MÜLLER-WIELAND: Nach der Unfassbarkeit des Massakers vom 7. Oktober '23 ist mir der weltweite Antisemitismus, den dieses ausgelöst hat, unbegreiflich. Gerade in den USA, wo die größte jüdische Bevölkerungsgruppe außerhalb Israels beheimatet ist, erreichen uns die Nachrichten von Elite-Unis mit antisemitischen Aktionen. Wie ist das zu erklären?

SCHINDEL: Aber das alles gibt es doch schon lang. Federführend ist eine gewisse Judith Butler ...

MÜLLER-WIELAND: ... selbst Jüdin ...

SCHINDEL: Jaja, früher haben wir immer gesagt: Selbsthass. Natürlich gibt es jüdische Antisemiten oder Juden und Jüdinnen, die mit ihresgleichen nichts zu tun haben wollen oder sich ihr Judentum so zurechtzimmern, dass es in den Mainstream der anderen passt. Es wird einem schaurig zumute, dass gegenwärtig ausgerechnet die ausgeflippten Republikaner zu den Verbündeten Israels gehören. Bei den extremen Rechten ist der Hass auf die Araber noch viel größer, das heißt, sie nehmen die Juden in Kauf, denn diese gehören ja irgendwie zur westlichen Zivilisation.

MÜLLER-WIELAND: In deinem Anthologie-Beitrag „Die dritte Liebe“, in der Du Deine verschiedenen Phasen der Zuneigung zu Ländern schilderst – zur Sowjetunion als Kind und Jugendlicher, zu China als junger Erwachsener und schließlich zu Israel – beschreibst Du jenen Moment, in dem Du – damals noch Antizionist – erstmals israelischen Boden betreten hast. Du wolltest nie nach Israel reisen, wurdest aber schließlich vom damaligen österreichischen Unterrichtsminister Scholten eingeladen, an einer Delegation teilzunehmen ...
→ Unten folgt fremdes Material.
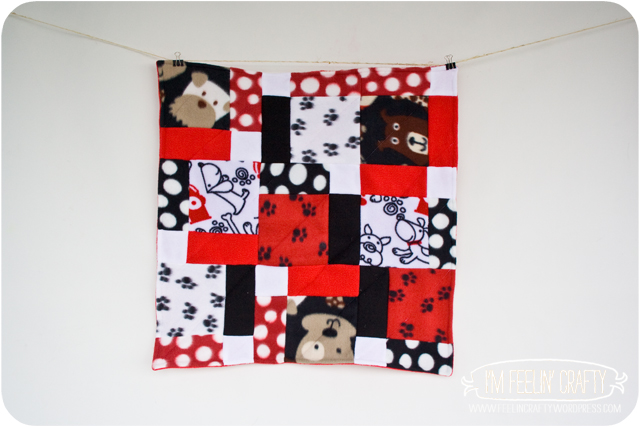 DogQuilts-BowWows-I'mFeelin'Crafty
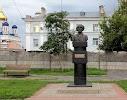Памятник М.М. Пришвину, улица Мира, дом 115 на фото Ельца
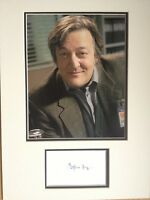STEPHEN FRY - TOP ACTOR & COMEDIAN - BRILLIANT SIGNED COLOUR PHOTO DISPLAY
SCHINDEL: Ja, das hat sich unbewusst schon länger vorbereitet. Ich hatte einige jüdische Freunde, die meinen linken Antizionismus argumentativ zurückgedrängt haben, darunter war der verstorbene Maler Georg Chaimowitz. Es war also der Tisch in mir schon angerichtet, dass ich so einen Schwenk mache – es musste nur noch der Kellner mit dem Essen hereinkommen. Und das war dann die Israel-Reise 1993, wo ich zuerst noch gesagt habe, räumt‘s die Palmen weg da, die sind doch albern. Aber nach dieser Reise habe ich mich intensiv mit allem auseinandergesetzt, was den Zionismus anbelangt, die Kämpfe, Strömungen, die Geschichte, und bin zu dem Schluss gekommen, dass es noch einige Zeit einen jüdischen Staat geben muss, in dem die jüdische Bevölkerung nicht in die Minorität geraten darf. Man kann nicht in die Zukunft schauen, aber ich denke, dass wird noch mehrere Generationen sein müssen, obwohl ich auf Zeiten hoffe, in denen weder Juden noch Armenier und andere Volksgruppen um ihr Leben fürchten müssen, wenn sie irgendwo Minderheiten sind. Also, wenn der Planet friedfertiger geworden ist – man wird ja wohl noch träumen dürfen. Dann wird auch die Notwendigkeit eines reinen Judenstaates nicht mehr gegeben sein.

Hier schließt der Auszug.